BEGIN DATA EXTRACTS

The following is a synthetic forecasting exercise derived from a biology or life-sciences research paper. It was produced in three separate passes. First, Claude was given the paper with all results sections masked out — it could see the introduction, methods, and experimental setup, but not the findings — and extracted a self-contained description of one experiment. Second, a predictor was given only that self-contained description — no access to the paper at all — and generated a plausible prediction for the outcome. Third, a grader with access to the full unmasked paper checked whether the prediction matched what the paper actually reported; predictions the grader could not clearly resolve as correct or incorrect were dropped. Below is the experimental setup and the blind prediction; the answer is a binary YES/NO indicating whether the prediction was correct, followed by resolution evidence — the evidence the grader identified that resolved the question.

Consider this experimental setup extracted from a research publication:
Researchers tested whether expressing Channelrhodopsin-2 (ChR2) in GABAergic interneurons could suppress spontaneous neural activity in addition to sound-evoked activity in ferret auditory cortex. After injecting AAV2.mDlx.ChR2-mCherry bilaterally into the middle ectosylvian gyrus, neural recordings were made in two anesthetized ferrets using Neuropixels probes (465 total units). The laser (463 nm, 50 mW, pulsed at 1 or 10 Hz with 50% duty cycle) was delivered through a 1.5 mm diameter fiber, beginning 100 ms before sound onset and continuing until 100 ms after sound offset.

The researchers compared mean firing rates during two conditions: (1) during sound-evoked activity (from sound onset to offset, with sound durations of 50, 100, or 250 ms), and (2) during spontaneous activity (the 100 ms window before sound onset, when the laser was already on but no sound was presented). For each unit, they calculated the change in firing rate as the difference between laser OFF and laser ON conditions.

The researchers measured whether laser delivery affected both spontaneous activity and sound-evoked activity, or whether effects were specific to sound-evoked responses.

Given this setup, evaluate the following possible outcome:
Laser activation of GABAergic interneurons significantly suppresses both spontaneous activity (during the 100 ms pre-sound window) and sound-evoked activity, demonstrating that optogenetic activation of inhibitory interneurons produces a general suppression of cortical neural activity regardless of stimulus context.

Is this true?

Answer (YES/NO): YES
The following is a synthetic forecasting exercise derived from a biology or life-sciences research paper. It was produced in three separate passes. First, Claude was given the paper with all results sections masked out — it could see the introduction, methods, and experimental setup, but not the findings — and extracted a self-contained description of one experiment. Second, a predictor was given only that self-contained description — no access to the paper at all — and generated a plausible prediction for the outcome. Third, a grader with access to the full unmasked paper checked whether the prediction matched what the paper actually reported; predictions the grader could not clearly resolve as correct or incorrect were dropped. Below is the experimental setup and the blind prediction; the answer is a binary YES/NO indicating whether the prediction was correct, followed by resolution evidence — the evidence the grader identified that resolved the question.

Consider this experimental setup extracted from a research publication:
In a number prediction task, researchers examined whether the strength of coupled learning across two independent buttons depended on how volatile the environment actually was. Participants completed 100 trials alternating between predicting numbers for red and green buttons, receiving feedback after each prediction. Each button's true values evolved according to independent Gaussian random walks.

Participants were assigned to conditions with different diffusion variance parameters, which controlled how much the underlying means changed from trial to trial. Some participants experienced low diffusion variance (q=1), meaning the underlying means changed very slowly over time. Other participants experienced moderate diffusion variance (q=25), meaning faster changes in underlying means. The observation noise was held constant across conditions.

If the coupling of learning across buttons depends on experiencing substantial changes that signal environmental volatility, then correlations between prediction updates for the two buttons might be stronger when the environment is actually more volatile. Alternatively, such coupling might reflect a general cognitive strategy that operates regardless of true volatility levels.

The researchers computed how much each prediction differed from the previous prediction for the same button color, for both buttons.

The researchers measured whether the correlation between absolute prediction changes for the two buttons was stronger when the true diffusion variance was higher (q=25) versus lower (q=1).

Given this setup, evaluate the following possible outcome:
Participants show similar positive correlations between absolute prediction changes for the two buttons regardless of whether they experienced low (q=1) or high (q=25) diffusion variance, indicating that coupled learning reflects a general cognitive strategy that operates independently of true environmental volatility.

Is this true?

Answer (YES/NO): YES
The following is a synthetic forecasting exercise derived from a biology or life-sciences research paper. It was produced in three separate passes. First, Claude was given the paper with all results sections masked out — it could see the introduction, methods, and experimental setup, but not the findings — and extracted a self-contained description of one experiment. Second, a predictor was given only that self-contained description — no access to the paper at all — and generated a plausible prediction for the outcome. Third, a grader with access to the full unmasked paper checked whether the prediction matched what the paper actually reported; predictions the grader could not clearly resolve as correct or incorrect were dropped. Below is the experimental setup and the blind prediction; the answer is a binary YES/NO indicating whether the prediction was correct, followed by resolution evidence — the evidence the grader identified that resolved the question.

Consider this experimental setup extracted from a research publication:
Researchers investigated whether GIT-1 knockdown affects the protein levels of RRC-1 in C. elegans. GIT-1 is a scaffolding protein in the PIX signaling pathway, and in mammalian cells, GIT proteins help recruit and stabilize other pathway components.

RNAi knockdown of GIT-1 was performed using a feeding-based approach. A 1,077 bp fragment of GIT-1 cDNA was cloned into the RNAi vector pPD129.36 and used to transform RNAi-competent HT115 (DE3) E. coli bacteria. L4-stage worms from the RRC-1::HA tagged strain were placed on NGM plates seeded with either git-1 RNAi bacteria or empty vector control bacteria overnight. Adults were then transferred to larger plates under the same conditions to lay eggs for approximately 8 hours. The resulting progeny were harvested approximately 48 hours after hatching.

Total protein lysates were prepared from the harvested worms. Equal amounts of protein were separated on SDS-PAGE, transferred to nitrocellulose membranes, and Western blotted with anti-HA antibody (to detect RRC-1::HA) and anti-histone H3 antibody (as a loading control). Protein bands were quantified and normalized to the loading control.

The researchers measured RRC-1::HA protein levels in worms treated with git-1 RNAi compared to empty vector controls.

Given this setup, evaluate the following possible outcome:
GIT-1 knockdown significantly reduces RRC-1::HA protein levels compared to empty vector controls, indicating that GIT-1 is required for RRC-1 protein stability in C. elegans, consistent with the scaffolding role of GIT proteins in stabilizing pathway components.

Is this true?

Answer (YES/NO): YES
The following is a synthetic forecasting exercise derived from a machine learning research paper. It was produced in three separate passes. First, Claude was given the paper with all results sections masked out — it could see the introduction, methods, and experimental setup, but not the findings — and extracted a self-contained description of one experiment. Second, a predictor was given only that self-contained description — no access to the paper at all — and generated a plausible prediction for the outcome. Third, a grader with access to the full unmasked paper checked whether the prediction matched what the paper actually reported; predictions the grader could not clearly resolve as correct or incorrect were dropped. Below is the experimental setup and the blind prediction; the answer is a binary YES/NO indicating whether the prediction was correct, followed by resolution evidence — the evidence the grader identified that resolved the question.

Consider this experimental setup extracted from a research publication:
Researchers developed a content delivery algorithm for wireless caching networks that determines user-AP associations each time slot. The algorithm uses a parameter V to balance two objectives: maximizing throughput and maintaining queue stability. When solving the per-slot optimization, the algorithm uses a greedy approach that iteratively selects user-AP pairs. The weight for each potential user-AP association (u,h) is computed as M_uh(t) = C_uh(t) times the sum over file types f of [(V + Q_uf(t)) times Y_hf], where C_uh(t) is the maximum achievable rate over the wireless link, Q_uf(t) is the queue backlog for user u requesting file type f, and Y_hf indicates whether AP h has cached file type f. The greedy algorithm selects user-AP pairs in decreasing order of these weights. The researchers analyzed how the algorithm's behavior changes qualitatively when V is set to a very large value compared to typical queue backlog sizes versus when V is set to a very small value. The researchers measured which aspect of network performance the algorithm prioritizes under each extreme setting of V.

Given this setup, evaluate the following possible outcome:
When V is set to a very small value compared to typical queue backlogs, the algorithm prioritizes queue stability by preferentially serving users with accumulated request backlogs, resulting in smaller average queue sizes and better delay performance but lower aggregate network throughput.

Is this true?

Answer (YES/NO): YES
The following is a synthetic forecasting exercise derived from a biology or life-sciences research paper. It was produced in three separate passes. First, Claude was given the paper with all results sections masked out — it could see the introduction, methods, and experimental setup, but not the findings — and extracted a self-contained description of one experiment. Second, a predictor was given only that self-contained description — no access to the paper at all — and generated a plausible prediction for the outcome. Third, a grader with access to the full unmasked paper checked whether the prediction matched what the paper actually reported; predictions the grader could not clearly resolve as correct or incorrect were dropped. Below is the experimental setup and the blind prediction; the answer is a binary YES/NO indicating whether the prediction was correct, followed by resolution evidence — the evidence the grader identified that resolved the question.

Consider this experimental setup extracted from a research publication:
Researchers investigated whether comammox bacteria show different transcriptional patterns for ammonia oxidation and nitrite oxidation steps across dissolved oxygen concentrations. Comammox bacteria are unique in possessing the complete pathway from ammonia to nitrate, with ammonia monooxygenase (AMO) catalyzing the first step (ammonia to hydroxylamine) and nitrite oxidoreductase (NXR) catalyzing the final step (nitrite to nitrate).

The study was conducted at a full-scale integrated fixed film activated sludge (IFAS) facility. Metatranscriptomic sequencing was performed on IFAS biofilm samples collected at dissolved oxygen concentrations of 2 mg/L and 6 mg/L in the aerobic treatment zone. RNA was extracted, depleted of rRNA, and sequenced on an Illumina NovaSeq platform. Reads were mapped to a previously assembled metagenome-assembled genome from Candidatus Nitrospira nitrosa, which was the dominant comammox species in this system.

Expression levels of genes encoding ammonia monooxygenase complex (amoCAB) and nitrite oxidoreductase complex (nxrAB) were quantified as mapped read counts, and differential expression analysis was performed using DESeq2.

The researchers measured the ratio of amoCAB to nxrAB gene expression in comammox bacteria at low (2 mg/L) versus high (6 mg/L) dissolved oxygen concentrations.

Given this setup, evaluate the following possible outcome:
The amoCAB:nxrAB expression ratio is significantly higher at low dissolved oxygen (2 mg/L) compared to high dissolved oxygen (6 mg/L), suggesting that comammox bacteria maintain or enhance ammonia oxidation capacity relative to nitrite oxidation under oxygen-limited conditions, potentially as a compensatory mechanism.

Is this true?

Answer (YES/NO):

END DATA EXTRACTS

TO DO:
If a line of the records above holds the string "higher", count it; then state only how many such lines there are.

RESPONSE AREA:
2